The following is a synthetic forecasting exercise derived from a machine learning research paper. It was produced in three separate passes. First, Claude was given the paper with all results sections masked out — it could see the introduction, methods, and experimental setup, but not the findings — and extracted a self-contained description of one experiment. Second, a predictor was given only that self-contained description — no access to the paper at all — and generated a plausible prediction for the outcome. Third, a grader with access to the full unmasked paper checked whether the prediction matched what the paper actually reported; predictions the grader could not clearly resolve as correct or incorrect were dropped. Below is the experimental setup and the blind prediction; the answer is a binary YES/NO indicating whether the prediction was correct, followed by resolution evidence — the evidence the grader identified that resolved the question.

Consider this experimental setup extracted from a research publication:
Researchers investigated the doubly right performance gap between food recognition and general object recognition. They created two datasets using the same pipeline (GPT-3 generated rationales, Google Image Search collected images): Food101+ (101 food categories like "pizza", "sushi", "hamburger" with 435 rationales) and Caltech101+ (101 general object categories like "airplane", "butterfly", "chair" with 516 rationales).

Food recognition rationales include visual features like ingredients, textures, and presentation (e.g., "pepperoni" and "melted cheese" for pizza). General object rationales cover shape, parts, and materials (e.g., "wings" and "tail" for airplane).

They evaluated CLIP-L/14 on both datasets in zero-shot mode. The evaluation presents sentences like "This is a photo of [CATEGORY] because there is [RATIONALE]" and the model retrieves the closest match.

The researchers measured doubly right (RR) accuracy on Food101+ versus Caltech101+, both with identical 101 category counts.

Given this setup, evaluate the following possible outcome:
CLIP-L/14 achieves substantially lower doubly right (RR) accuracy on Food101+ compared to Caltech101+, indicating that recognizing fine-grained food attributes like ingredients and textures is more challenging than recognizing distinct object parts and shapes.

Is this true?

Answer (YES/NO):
■ ■ ■ ■ ■
Across the records above, how many lines does the word "both" appear on? Reply with the number only.

2